My bipolar is not a “B” word, but rather an “F” word, an “F” for all of the happiness, love, hope, wonder, excitement and vibrance I feel from the time I wake up to face a new day to the time I retire to sleep.

My bipolar is not a “B” word, but a word for my body’s struggle to maintain the right balance of neurotransmitters, a word to encapsulate my battle between deep, dark depressions and lightning-fast bouts of mania.

My bipolar is not a “B” word, but a part of myself I’ve grown to unapologetically respect, care for and treat with the love and compassion it deserves through talk therapy and psychiatry. My bipolar is a wound on its way to healing into a scar. My bipolar is a part of my life that will never rob me of myself, nor will it define my life or my future. My bipolar allows me to speak up about the importance of mental health in a way that will genuinely reach and help others going through similar situations… and there is nothing beastly or belligerent about that.
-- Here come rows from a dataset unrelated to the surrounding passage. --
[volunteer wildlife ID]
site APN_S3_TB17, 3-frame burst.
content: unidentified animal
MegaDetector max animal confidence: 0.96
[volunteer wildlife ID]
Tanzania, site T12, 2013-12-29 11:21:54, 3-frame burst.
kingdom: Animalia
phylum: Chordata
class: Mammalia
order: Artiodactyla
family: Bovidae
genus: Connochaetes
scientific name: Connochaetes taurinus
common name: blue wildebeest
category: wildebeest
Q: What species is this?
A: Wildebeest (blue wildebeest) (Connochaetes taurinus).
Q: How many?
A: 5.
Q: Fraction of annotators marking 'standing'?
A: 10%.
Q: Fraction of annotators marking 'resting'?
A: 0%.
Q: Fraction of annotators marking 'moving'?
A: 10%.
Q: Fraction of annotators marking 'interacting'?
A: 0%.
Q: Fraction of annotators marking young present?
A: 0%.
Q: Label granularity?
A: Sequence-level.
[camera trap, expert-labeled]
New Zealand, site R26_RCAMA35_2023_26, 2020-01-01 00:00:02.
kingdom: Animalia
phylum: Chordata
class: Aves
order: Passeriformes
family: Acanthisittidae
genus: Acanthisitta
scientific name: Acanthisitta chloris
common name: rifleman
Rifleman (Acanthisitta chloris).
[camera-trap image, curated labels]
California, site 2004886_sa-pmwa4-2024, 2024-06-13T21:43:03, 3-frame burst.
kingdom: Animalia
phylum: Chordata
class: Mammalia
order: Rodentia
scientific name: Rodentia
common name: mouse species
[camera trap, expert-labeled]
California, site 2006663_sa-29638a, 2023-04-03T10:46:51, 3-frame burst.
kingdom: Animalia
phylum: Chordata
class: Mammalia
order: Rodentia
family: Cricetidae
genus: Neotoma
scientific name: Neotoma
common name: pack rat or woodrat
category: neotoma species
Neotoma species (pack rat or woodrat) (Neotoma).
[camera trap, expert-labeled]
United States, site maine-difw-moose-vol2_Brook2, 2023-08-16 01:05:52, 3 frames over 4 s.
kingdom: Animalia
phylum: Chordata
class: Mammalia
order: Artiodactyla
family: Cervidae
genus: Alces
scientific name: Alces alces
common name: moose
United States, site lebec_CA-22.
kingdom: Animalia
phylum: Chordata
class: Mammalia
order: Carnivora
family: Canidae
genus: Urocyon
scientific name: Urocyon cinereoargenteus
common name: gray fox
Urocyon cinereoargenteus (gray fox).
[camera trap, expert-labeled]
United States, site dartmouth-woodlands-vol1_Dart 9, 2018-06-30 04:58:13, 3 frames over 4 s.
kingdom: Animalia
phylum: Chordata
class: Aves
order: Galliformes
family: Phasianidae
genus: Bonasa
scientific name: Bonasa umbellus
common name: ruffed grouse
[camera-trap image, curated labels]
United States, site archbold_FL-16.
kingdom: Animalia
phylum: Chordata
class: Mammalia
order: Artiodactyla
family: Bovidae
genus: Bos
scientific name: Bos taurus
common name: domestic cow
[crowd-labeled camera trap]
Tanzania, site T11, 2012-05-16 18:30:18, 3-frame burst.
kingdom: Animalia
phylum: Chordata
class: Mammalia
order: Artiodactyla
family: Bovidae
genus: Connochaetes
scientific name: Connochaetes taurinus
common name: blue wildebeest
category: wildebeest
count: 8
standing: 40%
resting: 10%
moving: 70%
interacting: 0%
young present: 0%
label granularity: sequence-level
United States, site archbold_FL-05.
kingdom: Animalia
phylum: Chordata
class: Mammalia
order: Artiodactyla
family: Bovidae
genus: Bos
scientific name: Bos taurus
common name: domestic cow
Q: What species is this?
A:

My bipolar is not a “B” word, not a word to throw around callously to categorize cruel people or explain egregious behavior. It’s not a dirty word, an insult or an excuse. It’s a part of me, a battle that myself and millions of others stand firmly on the front lines to manage and control. It’s not a mark of shame or a death sentence.

My bipolar is not a “B” word that scales me down to textbook symptoms and societally-driven stigma of explosive temper tantrums and childish indecision. I am a woman, a student, a writer, an artist, a lover, an advocate, a daughter, a human and so much more before I am “a bipolar.”

When I hear people use my condition as a “B” word today, I no longer feel the need to hide and enter a cycle of sadness. Instead, I smile and remind myself that my condition does not equate me with every horrible word in the dictionary. I smile and remind myself of my progress and my growth.

I smile and remind myself that my bipolar is not your “B” word, that stranger’s “B” word, or anyone’s “B” word. It’s my reminder of my strength, my dedication and my willpower toward recovery and creating a life worth living despite the hardship of fighting with my brain to survive. And no angry, ignorant stranger in a cafe can ever take my bravery away from me.